L’équipe doit maintenant se pencher sur l’analyse des résultats et l’organisation de tables rondes avec la communauté, afin d’identifier des solutions aux problèmes et besoins exposés pendant la recherche. Les propositions de solutions se déclineront sous trois formes : des recommandations de politiques, l’élaboration de projet-pilotes communautaires et la conceptualisation d’un modèle de logement social adapté à la situation de Parkdale.
Pour Tendon Dongtotsang, la recherche ancrée dans la communauté est utile pour observer les problèmes systémiques. « Mais nous avons aussi besoin de stratégies à l’échelle du quartier et des outils politiques pour amener des changements vers des résultats sains, inclusifs et justes pour les nombreuses petites communautés de Parkdale. »

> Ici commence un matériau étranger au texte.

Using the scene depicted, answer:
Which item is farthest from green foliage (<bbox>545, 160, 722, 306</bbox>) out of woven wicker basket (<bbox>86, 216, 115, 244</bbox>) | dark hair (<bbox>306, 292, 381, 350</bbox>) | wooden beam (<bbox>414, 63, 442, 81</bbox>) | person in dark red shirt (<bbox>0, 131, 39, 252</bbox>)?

Elle est d’avis que la diversité, l’abordabilité et le caractère inclusif du quartier sont menacés par l’embourgeoisement. « Bien que le changement est inévitable, il faut, à travers notre travail et nos conversations de tous les jours, se demander qui en bénéficie et remettre en question comment il se réalise. J’espère que les gens de Parkdale vont continuer à s’inspirer et à se protéger les uns et les autres, et qu’ils vont penser à la communauté comme à une extension de leur famille ».